If someone had told me 3 years ago I'd be working out 5/6 times a week and wearing size 6 clothes I probably would have laughed in their face, laughed, carried on eating a Greggs pasty whilst telling myself that looks didn't matter anyway.

I can honestly say this isn't all about looks for me. Of course a proportion of leading a healthy life is for aesthetic reasons, but mine was more about regaining the control I had lost as a teenager when I started to let food rule my life.

We all have goals and ambitions that drive us to work out or make changes. Whether that be in a competitive sense or not, ultimately we all share the same mentality of wanting to be the best we can be.

In an past argument with my parent's I found myself at the brunt of comments like 'you're so obsessed with how you look now," and "you've got so arrogant." Most who know me well enough will know this definitely isn't the case.
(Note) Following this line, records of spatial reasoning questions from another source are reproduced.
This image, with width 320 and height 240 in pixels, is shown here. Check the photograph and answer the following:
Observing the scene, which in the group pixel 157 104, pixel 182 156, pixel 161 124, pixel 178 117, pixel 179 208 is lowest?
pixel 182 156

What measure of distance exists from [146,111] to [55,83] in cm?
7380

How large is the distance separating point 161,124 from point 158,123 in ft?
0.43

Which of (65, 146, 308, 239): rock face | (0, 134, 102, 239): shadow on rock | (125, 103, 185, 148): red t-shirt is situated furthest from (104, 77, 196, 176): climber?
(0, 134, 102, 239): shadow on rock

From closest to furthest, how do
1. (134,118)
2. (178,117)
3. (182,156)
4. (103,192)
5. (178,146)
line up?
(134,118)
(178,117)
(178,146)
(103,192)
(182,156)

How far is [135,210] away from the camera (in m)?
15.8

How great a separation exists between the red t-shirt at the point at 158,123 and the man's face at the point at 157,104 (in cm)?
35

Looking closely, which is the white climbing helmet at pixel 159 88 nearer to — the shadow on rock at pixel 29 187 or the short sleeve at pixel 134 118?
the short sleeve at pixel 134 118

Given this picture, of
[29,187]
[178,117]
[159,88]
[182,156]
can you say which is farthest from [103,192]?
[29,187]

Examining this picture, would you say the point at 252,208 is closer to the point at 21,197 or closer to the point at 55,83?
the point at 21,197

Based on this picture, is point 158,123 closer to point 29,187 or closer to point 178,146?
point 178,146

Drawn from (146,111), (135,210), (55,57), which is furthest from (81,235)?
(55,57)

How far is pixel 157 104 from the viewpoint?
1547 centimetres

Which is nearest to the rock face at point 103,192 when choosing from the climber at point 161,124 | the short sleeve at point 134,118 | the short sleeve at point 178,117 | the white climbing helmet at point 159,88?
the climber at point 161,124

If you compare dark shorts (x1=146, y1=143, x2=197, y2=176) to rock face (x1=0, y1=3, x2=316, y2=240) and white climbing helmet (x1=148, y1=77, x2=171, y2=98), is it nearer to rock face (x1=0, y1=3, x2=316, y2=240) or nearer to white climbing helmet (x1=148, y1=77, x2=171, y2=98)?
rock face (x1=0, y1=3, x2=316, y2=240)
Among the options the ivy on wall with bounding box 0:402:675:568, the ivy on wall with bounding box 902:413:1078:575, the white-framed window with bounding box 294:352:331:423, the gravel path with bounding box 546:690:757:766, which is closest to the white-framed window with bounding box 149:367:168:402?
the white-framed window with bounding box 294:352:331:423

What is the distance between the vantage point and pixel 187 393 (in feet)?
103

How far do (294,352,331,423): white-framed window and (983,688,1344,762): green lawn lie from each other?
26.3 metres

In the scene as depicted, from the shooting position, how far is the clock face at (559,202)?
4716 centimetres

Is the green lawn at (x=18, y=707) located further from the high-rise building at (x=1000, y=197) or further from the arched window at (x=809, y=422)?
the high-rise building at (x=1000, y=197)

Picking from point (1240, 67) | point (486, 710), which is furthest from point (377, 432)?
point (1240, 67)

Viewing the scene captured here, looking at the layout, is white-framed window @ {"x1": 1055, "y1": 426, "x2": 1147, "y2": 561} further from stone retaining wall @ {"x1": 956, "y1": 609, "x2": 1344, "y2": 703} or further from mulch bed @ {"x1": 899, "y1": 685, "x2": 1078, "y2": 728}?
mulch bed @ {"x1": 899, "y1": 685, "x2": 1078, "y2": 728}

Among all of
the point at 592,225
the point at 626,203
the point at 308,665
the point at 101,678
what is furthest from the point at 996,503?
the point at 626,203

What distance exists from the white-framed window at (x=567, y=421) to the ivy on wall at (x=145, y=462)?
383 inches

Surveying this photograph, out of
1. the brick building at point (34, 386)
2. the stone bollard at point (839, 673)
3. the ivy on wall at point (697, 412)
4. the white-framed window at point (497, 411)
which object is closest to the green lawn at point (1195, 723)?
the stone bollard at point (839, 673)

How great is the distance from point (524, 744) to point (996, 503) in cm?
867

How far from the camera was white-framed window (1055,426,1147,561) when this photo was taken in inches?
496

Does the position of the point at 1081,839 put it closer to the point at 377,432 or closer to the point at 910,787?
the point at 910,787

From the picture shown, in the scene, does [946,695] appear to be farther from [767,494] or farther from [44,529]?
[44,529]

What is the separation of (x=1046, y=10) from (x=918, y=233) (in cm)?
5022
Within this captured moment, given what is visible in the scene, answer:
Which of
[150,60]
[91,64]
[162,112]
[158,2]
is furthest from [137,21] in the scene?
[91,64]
In fact I would probably go as far as saying I am a lot less confident than I when I was bigger.

Being a big girl was me. It was what I was used to. I was what you would call the 'fat and funny one.'

People noticed me because I cracked jokes and was bubbly, and quite frankly didn't care. I saw comfort in knowing that I wasn't on a competitive level with girls my age and didn't feel the need to dress provocatively or 'sexy' because I didn't have the figure to do so.

Although my body has dramatically changed for the better in terms of size, I now find myself on a level with girls on nights out etc and suddenly I'm judged by men who wouldn't have looked at me twice before.

I am most confident in the gym because I love the feeling of knowing I'm working hard and doing something I am passionate about. As soon as I leave however, suddenly I realise I am a lot more exposed than I used to be when I was a bigger girl fading into the background.

I'd rather people respect me for my mind over my body and I don't think that will ever change. I read books, write poetry and I am a bit of a geek at heart.

I'll always be the fat girl inside that doesn't need to hide behind looks in order to get noticed, but I will continue to work hard in training because the feeling of hitting targets is too good to miss.  I just want people to realise that although I may look like I am completely confident, inside I am constantly craving improvements and I know that perfection is very far away.